Exercise directions: Could you give the records again, swapping "selections" for "options" and leaving everything else unchanged?

Exercise input:
━━━━━━━━━━━━━━━━━━━━

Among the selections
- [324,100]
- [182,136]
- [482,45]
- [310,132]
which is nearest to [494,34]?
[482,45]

━━━━━━━━━━━━━━━━━━━━

Output below:
Among the options
- [324,100]
- [182,136]
- [482,45]
- [310,132]
which is nearest to [494,34]?
[482,45]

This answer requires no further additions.